Gene expression levels are dynamic molecular phenotypes that respond to biological, environmental, and technical perturbations. Here, University of Washington researchers use a novel replicate classifier approach for discovering transcriptional signatures and apply it to the Genotype-Tissue Expression (GTEx) data set. They identified many factors contributing to expression heterogeneity, such as collection center and ischemia time and their approach of scoring replicate classifiers allows us to statistically stratify these factors by effect strength. Strikingly, from transcriptional expression in blood alone they detect markers that help predict heart disease and stroke in some patients. These results illustrate the challenges and opportunities of interpreting patterns of transcriptional variation in large-scale data sets.

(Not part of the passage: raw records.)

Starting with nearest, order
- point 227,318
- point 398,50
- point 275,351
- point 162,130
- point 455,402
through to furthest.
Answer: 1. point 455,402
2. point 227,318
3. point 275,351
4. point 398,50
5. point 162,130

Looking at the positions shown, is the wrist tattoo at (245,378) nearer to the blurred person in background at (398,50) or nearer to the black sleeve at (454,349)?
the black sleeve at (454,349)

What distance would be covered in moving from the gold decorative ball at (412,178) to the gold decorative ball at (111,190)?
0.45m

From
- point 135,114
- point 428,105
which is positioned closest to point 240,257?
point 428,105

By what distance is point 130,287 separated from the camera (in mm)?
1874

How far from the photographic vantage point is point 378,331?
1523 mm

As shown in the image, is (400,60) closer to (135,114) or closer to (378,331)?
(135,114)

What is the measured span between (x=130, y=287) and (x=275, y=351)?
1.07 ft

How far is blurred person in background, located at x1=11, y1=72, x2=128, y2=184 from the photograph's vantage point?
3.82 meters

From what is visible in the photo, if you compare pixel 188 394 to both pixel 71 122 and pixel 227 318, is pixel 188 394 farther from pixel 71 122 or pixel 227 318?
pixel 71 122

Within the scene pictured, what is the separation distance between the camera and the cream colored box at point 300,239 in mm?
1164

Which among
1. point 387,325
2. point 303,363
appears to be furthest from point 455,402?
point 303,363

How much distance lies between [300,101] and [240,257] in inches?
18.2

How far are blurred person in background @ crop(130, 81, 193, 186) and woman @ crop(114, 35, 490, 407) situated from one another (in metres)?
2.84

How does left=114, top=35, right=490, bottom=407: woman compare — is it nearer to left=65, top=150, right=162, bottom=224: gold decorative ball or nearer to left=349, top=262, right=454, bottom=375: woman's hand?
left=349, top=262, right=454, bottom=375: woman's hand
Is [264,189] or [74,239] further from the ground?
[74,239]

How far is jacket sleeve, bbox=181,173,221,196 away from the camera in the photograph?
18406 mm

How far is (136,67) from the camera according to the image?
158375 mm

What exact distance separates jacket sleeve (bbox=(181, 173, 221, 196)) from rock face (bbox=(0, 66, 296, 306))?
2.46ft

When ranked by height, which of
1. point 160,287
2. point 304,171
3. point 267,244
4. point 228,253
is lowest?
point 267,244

Classification accuracy for tissue types and confounding factors in the GTEx project
a) 100 “technical replicate” Random Forest classifiers were generated for each tissue type and median receiver operator characteristic (ROC) area under the curve (AUC) scores were calculated. Scores are between 1.0 (perfect classification) and 0.5 (random guessing). Median AUC scores are shown as blue dots with bootstrapped median 95% confidence intervals. For each classifier we also permuted the labels and recalculated the ROC-AUCs (red dots) to provide an unbiased null score for each tissue type. Relatively low ROC-AUCs exposed digestion related gene expression heterogeneity in stomach samples (b). RF classifier accuracy also indicates confounding factors in blood samples, including cause of death when (c) normalizing only for run bias or (d) after DESeq/PEER normalization with sex as a cofactor.